Retype every one of the records below word for word, with no changes.
━━━
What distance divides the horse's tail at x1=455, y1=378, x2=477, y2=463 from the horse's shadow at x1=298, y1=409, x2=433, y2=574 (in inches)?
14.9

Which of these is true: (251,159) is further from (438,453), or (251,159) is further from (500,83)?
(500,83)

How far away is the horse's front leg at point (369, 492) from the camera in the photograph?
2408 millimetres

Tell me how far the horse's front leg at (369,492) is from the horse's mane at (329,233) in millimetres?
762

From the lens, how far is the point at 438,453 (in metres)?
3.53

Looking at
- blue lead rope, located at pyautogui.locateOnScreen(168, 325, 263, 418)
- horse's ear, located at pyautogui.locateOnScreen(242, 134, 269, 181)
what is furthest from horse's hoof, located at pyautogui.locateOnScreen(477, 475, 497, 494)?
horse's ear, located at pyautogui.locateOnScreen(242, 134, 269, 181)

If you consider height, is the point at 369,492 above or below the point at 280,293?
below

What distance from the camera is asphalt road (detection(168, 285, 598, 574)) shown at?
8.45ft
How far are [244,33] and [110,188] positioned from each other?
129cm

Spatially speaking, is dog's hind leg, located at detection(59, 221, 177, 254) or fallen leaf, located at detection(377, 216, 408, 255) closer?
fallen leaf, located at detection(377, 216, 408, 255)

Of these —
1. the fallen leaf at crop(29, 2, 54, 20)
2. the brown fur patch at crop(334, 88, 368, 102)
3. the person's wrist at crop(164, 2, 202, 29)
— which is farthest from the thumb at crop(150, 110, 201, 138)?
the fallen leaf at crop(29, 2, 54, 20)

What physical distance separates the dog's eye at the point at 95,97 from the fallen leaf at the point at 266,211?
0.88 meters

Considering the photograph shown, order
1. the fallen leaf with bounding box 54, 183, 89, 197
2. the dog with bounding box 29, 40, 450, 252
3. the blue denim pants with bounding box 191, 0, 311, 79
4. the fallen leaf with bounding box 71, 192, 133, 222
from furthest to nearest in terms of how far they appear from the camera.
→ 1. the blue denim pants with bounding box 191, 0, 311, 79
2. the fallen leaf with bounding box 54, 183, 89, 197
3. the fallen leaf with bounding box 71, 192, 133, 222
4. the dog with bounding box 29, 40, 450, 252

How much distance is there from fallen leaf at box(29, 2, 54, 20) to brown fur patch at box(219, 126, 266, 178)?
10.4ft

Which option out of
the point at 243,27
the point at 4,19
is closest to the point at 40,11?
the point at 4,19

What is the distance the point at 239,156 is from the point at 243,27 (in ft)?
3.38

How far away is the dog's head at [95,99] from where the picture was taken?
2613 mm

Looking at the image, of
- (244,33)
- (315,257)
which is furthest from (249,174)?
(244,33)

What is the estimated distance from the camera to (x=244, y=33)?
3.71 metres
━━━
» Written solution:
What distance divides the horse's tail at x1=455, y1=378, x2=477, y2=463 from the horse's shadow at x1=298, y1=409, x2=433, y2=574 (in inches)?
14.9

Which of these is true: (251,159) is further from (438,453), or (251,159) is further from (500,83)?
(500,83)

How far away is the horse's front leg at point (369, 492) from the camera in the photograph?
2408 millimetres

Tell me how far the horse's front leg at (369,492) is from the horse's mane at (329,233) in millimetres?
762

From the lens, how far is the point at 438,453 (in metres)?
3.53

Looking at
- blue lead rope, located at pyautogui.locateOnScreen(168, 325, 263, 418)
- horse's ear, located at pyautogui.locateOnScreen(242, 134, 269, 181)
what is furthest from horse's hoof, located at pyautogui.locateOnScreen(477, 475, 497, 494)?
horse's ear, located at pyautogui.locateOnScreen(242, 134, 269, 181)

If you consider height, is the point at 369,492 above or below the point at 280,293?
below

What distance from the camera is asphalt road (detection(168, 285, 598, 574)) shown at?
8.45ft
How far are [244,33] and [110,188] positioned from each other?
129cm

Spatially speaking, is dog's hind leg, located at detection(59, 221, 177, 254) or fallen leaf, located at detection(377, 216, 408, 255) closer?
fallen leaf, located at detection(377, 216, 408, 255)

Of these —
1. the fallen leaf at crop(29, 2, 54, 20)
2. the brown fur patch at crop(334, 88, 368, 102)
3. the person's wrist at crop(164, 2, 202, 29)
— which is farthest from the thumb at crop(150, 110, 201, 138)?
the fallen leaf at crop(29, 2, 54, 20)

What physical distance separates the dog's eye at the point at 95,97 from the fallen leaf at the point at 266,211?
0.88 meters

Considering the photograph shown, order
1. the fallen leaf with bounding box 54, 183, 89, 197
2. the dog with bounding box 29, 40, 450, 252
3. the blue denim pants with bounding box 191, 0, 311, 79
4. the fallen leaf with bounding box 71, 192, 133, 222
from furthest to nearest in terms of how far they appear from the camera.
→ 1. the blue denim pants with bounding box 191, 0, 311, 79
2. the fallen leaf with bounding box 54, 183, 89, 197
3. the fallen leaf with bounding box 71, 192, 133, 222
4. the dog with bounding box 29, 40, 450, 252

How much distance is there from fallen leaf at box(29, 2, 54, 20) to brown fur patch at box(219, 126, 266, 178)?
10.4ft

Which option out of
the point at 243,27
the point at 4,19
is closest to the point at 40,11?
the point at 4,19

What is the distance the point at 239,156 is from the point at 243,27 (in ft)?
3.38

How far away is the dog's head at [95,99] from where the picture was taken?
2613 mm

Looking at the image, of
- (244,33)
- (315,257)
which is furthest from (249,174)?
(244,33)

What is the estimated distance from the camera to (x=244, y=33)?
3.71 metres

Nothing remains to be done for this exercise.